We need to learn to move forward instead of fearing to face the problem sexual violence committed against innocent children and vulnerable people. Recovery from the scandal is not being afraid, but it is being afraid yet taking action anyway for the good of the victim and for society.
Underneath every one of our fears about handling reported sexual abuse cases is simply the fear that we can’t handle the consequences when we acknowledge that a parent, a or a respectable individual in society, is involved in sexual violence against a minor.
We all must be motivated to change our attitudes and respond adequately to issues of sexual violence that we come across. Denying and normalizing sexual violence we may attain comfort or escape for a moment by avoiding the difficulties associated with acknowledging the problem because when it is ignored and avoided the issue becomes more and more difficult and the integrity we try to protect by covering up eventually suffers and the shame increases.

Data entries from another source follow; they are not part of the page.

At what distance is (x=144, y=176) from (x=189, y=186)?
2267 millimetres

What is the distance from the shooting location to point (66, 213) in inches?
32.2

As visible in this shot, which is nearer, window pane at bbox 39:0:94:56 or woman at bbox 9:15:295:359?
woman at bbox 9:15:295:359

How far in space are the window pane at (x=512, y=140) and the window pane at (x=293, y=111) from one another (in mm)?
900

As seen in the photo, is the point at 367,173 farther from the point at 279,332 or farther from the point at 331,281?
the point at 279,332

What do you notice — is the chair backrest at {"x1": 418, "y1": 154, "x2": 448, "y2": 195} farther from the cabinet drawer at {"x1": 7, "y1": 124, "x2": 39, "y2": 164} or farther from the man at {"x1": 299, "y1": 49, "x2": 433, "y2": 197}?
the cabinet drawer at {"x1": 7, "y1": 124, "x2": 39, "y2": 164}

Perhaps the time for change is now. The motivation for many of us to do something comes at a time of crisis or scandal in our life. But it is not necessary to wait for a crisis in order to motivate ourselves to change. One important motivator is to consciously establish a mission to protect and safeguard minors in our society beginning from home with effects reaching outside the home; from the known to the unknown.

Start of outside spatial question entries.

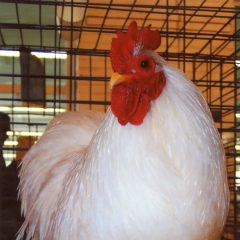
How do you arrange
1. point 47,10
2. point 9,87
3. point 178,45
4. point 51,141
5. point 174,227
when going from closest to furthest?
point 174,227 → point 51,141 → point 178,45 → point 47,10 → point 9,87

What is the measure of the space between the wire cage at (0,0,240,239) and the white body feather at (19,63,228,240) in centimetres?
82

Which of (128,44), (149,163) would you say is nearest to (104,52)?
(128,44)

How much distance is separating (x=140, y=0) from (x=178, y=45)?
0.56 m

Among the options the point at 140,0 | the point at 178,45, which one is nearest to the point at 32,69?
the point at 140,0

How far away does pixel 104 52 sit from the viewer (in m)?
2.83

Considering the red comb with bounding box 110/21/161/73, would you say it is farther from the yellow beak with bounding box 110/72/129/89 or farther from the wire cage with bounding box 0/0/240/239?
the wire cage with bounding box 0/0/240/239

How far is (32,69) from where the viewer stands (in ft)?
11.2

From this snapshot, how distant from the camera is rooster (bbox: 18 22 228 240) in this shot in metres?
1.38

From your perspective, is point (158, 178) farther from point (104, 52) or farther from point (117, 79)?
point (104, 52)

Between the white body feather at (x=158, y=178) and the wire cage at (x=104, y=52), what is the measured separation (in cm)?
82

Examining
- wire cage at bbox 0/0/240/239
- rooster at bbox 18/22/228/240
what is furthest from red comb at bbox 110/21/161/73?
wire cage at bbox 0/0/240/239

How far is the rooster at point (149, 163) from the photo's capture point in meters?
1.38

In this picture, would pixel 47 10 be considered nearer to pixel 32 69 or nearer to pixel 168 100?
pixel 32 69

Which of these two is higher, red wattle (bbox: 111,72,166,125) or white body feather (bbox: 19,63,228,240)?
red wattle (bbox: 111,72,166,125)
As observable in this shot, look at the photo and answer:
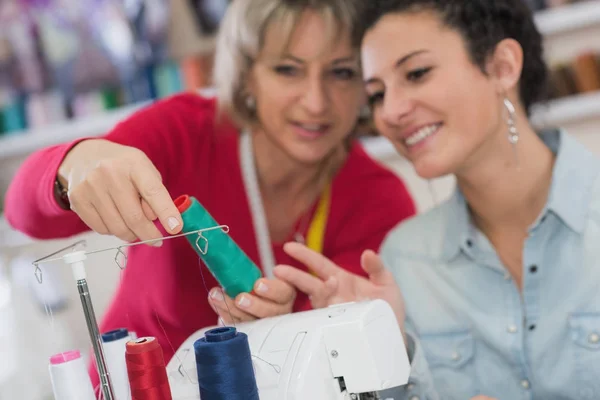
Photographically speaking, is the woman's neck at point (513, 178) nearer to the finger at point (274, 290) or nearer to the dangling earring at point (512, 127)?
the dangling earring at point (512, 127)

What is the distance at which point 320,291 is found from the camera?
109 centimetres

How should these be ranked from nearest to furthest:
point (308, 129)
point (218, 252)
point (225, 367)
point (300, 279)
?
point (225, 367)
point (218, 252)
point (300, 279)
point (308, 129)

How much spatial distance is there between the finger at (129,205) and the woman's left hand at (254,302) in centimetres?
18

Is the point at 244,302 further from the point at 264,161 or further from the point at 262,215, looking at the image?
the point at 264,161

What do we see as our purpose in the fight against sexual violence? What kind of church do we want to be what kind of family do we want to have? Yet we find many leaders and people, especially from young churches, never think about meaningful ways to be proactive in dealing with this problem. May be some are still waiting for a crisis to get motivated? If we have no sense of a larger purpose, no goal to work toward, then we find it harder to motivate ourselves to make the effort to push through our defenses and fears in order to safeguard the most vulnerable. It might be helpful to face the shame and be empowered to adequately respond. In the same way the awareness of our goal to safeguard minors can help motivate us to maintain the discipline necessary to address and work towards, protecting, preventing, and promoting a safe environment for our children.
We must begin addressing the issue of sexual violence against children by considering the social, cultural, political and economic setting which tend to normalize or trivialize sexual violence against children.